We arrived too late for supper, which didn’t matter too much as we had naturally eaten at the reception. The landlady made us a sandwich, and Donna helpfully had given me a jar of pickled onions (my favourite), so I ate the whole jar! (I did clean my teeth thoroughly afterwards! )


The following morning we decided to go for a walk after breakfast, and very soon came upon a farmer who was trying to hay bale his field before the rain came and ruined it. Naively we offered to help him. It turned out it isn’t as easy as it looks! My images of tossing bales of hay from a pitchfork and neatly making haystacks was quickly dispelled. It was sheer hard work and after an hour or so we were completely exhausted. What a thing to do on the first day of married life.

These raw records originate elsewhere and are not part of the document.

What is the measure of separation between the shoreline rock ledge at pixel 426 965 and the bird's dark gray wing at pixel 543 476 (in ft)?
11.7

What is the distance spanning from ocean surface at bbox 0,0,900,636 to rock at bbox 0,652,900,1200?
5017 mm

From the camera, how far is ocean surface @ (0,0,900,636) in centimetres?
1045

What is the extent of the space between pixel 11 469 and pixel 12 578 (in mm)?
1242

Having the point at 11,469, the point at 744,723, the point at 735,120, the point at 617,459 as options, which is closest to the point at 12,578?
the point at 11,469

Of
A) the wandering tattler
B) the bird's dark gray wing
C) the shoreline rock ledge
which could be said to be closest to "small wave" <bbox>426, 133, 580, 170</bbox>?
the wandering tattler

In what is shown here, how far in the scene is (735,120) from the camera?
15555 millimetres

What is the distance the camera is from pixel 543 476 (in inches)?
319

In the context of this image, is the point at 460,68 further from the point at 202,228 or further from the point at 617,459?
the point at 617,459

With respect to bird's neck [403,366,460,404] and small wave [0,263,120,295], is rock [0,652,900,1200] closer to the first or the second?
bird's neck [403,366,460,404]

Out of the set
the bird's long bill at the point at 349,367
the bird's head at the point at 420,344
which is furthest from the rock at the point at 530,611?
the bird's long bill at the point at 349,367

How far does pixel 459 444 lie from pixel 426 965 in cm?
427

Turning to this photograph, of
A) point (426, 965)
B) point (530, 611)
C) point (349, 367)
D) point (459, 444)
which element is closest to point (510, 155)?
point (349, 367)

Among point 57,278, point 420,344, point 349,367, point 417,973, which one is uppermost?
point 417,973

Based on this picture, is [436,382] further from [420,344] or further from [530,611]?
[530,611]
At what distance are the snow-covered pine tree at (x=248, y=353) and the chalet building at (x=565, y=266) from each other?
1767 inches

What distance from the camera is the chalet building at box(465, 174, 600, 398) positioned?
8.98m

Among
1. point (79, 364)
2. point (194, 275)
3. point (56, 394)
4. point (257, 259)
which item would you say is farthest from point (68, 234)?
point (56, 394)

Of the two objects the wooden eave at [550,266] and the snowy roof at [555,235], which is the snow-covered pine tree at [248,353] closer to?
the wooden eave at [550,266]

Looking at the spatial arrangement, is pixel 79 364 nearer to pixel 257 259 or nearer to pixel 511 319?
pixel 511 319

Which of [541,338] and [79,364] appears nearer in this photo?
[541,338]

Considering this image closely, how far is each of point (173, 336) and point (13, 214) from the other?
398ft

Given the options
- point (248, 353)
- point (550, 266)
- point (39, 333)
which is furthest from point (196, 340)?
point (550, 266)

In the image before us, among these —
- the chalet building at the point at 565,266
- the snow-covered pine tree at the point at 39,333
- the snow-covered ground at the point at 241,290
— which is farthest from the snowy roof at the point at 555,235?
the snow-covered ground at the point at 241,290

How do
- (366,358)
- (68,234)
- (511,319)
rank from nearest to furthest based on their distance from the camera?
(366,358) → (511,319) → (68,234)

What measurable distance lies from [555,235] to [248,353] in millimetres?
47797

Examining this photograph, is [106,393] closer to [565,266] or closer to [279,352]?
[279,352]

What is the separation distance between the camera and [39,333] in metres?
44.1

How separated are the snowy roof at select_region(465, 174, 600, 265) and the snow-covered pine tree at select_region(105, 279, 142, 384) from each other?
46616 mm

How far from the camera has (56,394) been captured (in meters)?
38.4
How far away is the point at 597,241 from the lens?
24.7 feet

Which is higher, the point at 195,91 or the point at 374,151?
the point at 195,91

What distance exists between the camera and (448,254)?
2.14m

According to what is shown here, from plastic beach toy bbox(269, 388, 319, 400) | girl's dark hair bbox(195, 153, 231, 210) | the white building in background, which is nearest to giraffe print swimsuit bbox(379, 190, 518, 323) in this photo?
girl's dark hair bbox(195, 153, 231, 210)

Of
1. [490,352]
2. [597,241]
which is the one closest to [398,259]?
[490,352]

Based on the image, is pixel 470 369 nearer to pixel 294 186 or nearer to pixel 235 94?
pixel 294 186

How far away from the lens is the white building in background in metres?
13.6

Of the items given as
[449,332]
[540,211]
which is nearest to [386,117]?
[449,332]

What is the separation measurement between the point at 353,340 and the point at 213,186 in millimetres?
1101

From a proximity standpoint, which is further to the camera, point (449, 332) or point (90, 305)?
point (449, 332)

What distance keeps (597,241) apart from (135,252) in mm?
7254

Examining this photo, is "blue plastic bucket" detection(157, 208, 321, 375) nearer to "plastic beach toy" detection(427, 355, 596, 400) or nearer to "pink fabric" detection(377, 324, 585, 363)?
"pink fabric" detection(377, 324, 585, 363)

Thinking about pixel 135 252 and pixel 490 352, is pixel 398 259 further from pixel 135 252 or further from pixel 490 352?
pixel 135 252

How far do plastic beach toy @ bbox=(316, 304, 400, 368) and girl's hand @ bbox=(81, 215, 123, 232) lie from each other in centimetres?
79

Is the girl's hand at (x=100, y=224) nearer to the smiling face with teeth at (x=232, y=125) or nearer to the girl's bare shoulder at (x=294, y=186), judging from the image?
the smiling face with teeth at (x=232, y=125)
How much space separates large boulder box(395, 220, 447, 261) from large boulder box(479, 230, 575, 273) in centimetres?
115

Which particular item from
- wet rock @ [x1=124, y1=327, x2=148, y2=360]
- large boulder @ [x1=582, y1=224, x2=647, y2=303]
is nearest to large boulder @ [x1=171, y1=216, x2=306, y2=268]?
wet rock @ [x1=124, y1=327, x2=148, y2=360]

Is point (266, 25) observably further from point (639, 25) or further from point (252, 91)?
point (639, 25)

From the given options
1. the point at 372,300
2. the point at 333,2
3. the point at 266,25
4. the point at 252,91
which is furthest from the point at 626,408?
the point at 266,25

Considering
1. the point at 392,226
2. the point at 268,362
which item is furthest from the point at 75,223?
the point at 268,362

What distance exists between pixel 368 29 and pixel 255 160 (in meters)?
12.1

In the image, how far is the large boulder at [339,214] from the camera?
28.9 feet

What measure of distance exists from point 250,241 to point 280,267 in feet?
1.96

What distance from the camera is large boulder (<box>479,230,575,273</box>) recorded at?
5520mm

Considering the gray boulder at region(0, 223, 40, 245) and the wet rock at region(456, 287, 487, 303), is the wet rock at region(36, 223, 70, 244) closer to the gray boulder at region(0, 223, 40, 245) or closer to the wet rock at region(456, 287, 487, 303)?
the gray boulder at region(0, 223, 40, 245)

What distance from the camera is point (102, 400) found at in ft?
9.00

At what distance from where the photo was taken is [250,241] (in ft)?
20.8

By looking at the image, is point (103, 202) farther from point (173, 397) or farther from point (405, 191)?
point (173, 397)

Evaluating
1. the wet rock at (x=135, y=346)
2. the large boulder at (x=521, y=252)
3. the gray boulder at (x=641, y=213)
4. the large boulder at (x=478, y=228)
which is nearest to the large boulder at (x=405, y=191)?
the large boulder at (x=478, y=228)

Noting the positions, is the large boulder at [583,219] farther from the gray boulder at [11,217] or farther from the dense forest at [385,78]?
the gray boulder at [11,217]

By way of a thank you, the farmer suggested we went out for a drink that night. We picked him and his friend Jack Pat up and they directed us to Tan Hill, which is Britain’s highest public house at 1,732 feet (528m) above sea level on the Pennine Way.  It dates back to the 17th century with beautiful exposed beams, stone-flagged floor and welcoming fire. (See http://tanhillinn.com)  ‘Tin Lizzy’ our Hillman Minx, just about made it up the hill but the engine was very hot when we got there, I think the brakes were binding.



For the next couple of hours we had one of the best nights of our lives listening to these two wonderful Yorkshire farmers. By and large we could hardly understand their broad Yorkshire dialect and their wonderful colloquiums such as “t’bugger”, “t’market”, and in relation to the bar maid “Great top bollocks!” Each round seemed to come to a different amount, and there didn’t seem to be a closing time for the pub. Eventually we persuaded them that we needed to get some sleep, and on parting they said that they would see us in the field at 7 in the morning for another day of hay baling. We didn’t make it, but I looked through the curtains in the morning and they were there working hard.



After two days of luxury we collected our bikes and headed to the Llŷn Peninsula to the caravan that Lawrence and Eileen owned at Llangwnnadl. This is one of the most beautiful and remote parts of North Wales, and the caravan was part of a community on a farmers field. Pearce Thomas, the farmer, didn’t think anything of allowing his sheep and geese to graze on the caravan site as well. Avoiding the sheep and geese shit was for many years a feature of our holidays in Wales. The geese could be quite intimidating. The sheep however would often walk under the caravan at night, bumping into the chassis and waking us up. Their woollen coats did give everything a polish however.



We spent the next ten days walking and cycling, and for once the weather was glorious. We were grateful to Lawrence and Eileen for the use of the van, as we couldn’t afford any other holiday.

Towards the end of our time there, we went for a walk along the headland to The Ty Coch Inn at Porthdinllaen near Morfa Nefyn, which is right on the beach and subsequently became a firm favourite of ours every time we went to Wales. From there I phoned David and found out that I had become an uncle! Georgie had given birth to Suzannah. What a way to end a fantastic honeymoon!